A sociedade não vê as pessoas com deficiência como clientes ou consumidores,
mas como um fardo. Por exemplo, em um hotel ou restaurante, os funcionários ficam
frustrados ao ver uma pessoa com deficiência. Não somos vistos como pessoas com
dinheiro que querem pagar por uma refeição. Temos que parar de ver as pessoas com
deficiência como vítimas e como pessoas que sofrem. Também não somos super-
heróis; chamamos isso de pornografia de inspiração. As pessoas me verão em um
supermercado pagando mantimentos e dirão que é simplesmente incrível que eu
mesma esteja fazendo isso e realizando tarefas diárias. Eu gostaria de poder cometer
erros como as outras pessoas.
Eu nunca estive nessa bolha de deficiência e cresci em uma escola normal. Até
obtive um certificado regular quando me formei. Meus pais decidiram me educar no
mundo tradicional, e você pode realmente ver a diferença quando as pessoas com
deficiência foram criadas na sociedade da deficiência, o que não é culpa delas. Existem
instituições e escolas especiais destinadas a atender essas necessidades, que obtêm
resultados incríveis. Isso significa que as pessoas com deficiência estão sempre
protegidas e sempre rodeadas por outras pessoas com deficiência. Quando você é
educado assim, você não tem que lutar por nada, você não tem a possibilidade de falhar,
você não pode cometer erros. Isso significa que as pessoas com deficiência ficam com
medo de sair dessa bolha e entrar na política ou tentar trabalhar para a Microsoft. É uma
questão de socialização e de educação.
Temos cidades na Alemanha onde as prefeituras ainda trabalham apenas com
papel. Em tais lugares, o sistema digital não existe. Sou um fã digital e acho que
acessibilidade em termos de tecnologia é ter produtos fáceis de usar e operar.

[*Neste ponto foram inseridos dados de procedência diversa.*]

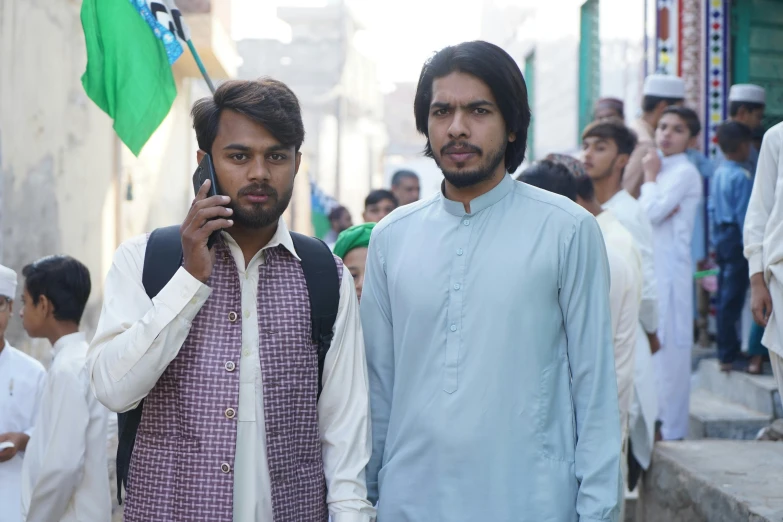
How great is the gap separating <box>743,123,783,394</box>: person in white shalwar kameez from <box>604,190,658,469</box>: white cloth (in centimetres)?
65

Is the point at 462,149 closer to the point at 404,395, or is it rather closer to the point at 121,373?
the point at 404,395

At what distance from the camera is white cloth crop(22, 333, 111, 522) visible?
389cm

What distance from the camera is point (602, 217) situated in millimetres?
4750

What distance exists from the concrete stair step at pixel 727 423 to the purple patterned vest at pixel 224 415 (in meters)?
4.71

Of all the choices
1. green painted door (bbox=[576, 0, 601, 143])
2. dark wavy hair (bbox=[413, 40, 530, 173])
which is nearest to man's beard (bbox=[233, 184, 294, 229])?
dark wavy hair (bbox=[413, 40, 530, 173])

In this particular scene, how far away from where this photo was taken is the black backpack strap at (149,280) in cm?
283

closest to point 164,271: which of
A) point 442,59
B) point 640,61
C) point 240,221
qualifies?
point 240,221

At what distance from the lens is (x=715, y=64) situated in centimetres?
903

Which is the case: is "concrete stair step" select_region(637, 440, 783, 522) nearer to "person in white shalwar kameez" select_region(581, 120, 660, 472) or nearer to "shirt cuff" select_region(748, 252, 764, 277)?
"person in white shalwar kameez" select_region(581, 120, 660, 472)

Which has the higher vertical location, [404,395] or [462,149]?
[462,149]

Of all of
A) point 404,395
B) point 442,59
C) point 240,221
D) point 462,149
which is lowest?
point 404,395

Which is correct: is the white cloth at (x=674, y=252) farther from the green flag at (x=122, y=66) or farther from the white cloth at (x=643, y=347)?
the green flag at (x=122, y=66)

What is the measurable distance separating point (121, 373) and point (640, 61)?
898 centimetres

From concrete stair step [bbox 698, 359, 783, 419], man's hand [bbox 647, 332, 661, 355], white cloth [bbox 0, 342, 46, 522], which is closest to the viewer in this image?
white cloth [bbox 0, 342, 46, 522]
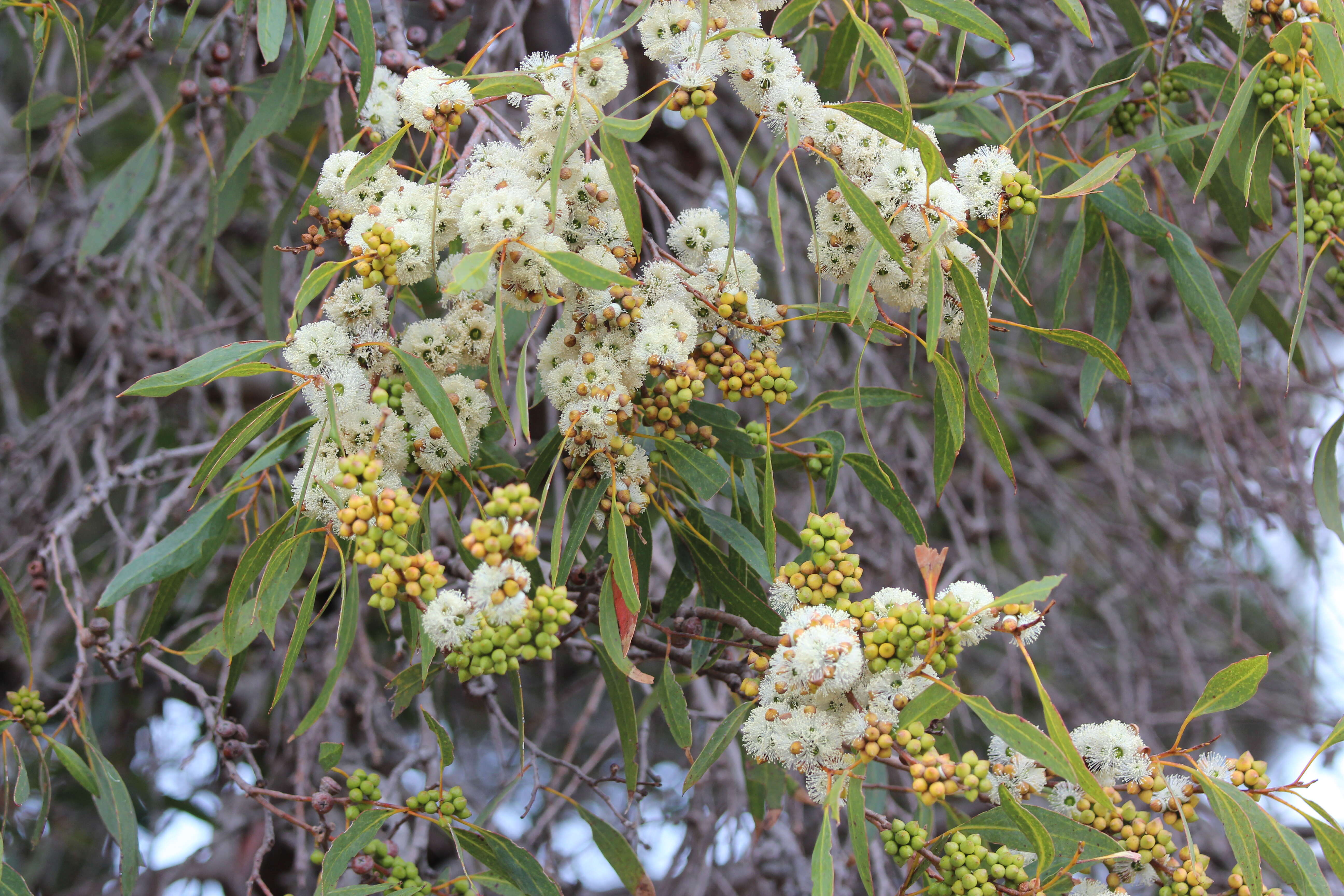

Considero algumas questões práticas ao fazer uso de dispositivos, como o quão
pesados são, se consigo abri-los, por exemplo. Para mim, carregar coisas é um
problema, então tenho que pensar no peso do produto. Se eu sou uma pessoa cega,
preciso considerar onde estão as informações de que preciso ou como é fácil acessar e
iniciar coisas, como computadores. Outro problema para os cegos é ler as informações
de um site, se alguém não consegue ver a foto ou o vídeo, como pode usá-lo? Mais
empresas que projetam esses recursos e serviços precisam começar a ver as pessoas
com deficiência como clientes e levar em consideração nossas necessidades.